The AI assistant is not a black box. Several layers of validation run automatically to catch mistakes before they reach your workflow:

  1. Schema validation — Every action the assistant takes (adding tools, creating wires, updating configuration) is validated against strict schemas. Malformed actions are rejected before they touch your workflow.

  2. Compiler checks — When building multi-step workflows, the compiler validates that all tool types exist, step IDs are unique, and connections reference valid tools and sockets.

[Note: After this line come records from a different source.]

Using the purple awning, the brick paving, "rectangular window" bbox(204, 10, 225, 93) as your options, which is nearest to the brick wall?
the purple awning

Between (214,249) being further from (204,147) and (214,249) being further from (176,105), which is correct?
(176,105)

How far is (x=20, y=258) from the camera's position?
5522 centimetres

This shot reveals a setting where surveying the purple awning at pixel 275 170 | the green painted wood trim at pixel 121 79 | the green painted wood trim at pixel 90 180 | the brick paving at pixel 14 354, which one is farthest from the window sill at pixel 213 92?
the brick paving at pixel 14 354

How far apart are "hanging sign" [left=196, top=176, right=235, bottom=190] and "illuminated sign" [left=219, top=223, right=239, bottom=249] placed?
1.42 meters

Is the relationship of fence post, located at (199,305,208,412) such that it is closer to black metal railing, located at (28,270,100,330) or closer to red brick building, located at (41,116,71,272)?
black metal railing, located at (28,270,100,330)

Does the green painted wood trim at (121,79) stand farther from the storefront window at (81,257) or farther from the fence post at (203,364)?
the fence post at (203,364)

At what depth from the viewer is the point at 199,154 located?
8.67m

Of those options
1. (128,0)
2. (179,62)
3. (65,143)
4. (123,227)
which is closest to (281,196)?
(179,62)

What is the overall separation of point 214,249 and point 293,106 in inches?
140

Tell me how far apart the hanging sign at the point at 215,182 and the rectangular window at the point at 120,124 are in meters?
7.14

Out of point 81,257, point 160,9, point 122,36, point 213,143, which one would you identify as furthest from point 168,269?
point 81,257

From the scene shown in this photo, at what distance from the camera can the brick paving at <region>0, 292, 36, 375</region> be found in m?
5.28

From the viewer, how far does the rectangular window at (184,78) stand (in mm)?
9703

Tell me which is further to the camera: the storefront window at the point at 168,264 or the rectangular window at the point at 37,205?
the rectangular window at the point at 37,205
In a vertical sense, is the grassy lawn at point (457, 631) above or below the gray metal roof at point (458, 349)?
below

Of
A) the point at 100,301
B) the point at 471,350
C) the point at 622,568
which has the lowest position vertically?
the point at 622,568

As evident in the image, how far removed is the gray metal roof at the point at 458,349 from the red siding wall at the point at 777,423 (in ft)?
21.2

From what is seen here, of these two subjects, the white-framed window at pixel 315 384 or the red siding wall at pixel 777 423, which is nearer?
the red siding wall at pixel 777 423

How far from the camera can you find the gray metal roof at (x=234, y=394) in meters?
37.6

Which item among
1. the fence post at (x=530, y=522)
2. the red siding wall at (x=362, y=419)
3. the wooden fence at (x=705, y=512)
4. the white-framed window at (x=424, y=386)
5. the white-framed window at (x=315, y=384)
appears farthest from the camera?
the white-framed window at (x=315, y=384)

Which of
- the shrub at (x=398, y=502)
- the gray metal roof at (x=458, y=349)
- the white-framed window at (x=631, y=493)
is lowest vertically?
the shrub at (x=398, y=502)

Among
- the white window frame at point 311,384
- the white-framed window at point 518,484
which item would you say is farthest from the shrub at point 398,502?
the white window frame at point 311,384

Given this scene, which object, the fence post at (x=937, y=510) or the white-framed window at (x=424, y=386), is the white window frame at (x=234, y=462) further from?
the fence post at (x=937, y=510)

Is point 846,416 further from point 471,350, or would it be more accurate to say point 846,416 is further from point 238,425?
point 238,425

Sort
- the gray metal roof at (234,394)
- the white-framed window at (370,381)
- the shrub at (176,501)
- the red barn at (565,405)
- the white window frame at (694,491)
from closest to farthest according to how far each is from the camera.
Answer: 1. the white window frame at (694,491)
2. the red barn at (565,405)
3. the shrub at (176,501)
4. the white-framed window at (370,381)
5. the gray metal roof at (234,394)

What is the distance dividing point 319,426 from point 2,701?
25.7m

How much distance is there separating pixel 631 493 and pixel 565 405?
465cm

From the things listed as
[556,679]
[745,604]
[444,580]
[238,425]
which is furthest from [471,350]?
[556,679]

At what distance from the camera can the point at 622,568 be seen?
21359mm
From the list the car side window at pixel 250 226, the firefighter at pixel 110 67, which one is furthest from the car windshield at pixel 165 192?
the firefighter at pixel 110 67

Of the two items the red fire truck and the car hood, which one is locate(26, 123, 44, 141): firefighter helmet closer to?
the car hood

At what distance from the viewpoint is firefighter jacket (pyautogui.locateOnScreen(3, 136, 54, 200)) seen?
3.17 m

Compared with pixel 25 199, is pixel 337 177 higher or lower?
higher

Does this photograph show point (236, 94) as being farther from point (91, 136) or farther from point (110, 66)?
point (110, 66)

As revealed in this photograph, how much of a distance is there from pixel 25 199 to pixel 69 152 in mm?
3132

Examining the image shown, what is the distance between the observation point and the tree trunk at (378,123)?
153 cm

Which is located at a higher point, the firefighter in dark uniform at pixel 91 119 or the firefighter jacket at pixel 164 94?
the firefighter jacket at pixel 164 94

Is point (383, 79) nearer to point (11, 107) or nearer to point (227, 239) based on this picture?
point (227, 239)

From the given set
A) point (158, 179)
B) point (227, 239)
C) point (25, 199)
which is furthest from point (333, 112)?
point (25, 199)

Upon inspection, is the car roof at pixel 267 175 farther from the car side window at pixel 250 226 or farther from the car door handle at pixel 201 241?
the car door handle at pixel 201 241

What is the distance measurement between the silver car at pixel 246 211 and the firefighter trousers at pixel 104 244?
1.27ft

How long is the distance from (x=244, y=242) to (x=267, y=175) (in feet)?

  3. Column verification — The assistant is instructed to always check actual column metadata from your data before writing expressions or configuring tools. It does not invent column names.

  4. Config enrichment — Filter expressions, join keys, and summarize aggregations are normalized to match the format the execution engine expects, closing the gap between how an LLM describes an operation and how the system executes it.

  5. Iteration limits — The assistant has a configurable step limit (default: 25) to prevent runaway loops. If more steps are needed, you explicitly choose to continue.

  6. Fully visible actions — Every tool call is displayed in the chat. You can see exactly what was added, changed, or removed and undo any action.

For more detail on the engineering approach, see the AI Development Philosophy in the Developer Guide.

Using the AI Tab

Click the AI tab in the left panel to open the chat interface. Type a message describing what you want, and the assistant will respond with actions and explanations.

Example Prompts

GoalPrompt
Start from scratch"Build a workflow that reads a CSV, filters rows where amount > 100, and writes the result to Parquet"
Add a step"Add a Formula tool that calculates total as price * quantity"
Understand a workflow"What does this workflow do?"
Fix an expression"The filter expression is failing — help me fix it"
Explore data"Show me the schema of the Input tool"

Tool Calls

When the assistant modifies your workflow it executes tool calls — discrete actions like adding a tool, creating a wire, or updating configuration. Each tool call is shown in the chat so you can see exactly what changed.

Continuing Long Tasks

Complex workflows may require multiple steps. If the assistant reaches its step limit, a Continue button appears so you can let it keep working.

Tips

  • Be specific about column names, file paths, and conditions for the best results.
  • You can ask follow-up questions — the assistant remembers the conversation context.
  • Review generated workflows before running them. The assistant may make assumptions about your data that are plausible but wrong. A workflow that runs without errors is not necessarily a workflow that produces correct results.
  • Use the Workflow tab to inspect the generated JSON or Python code at any time.
  • When in doubt, break complex requests into smaller steps and verify each one before moving on. A five-step conversation that you verify as you go is more reliable than a single prompt that builds everything at once.

Debug Mode

For advanced users, debug mode expands tool call details in the chat to show full arguments and results. Toggle it from the AI tab header.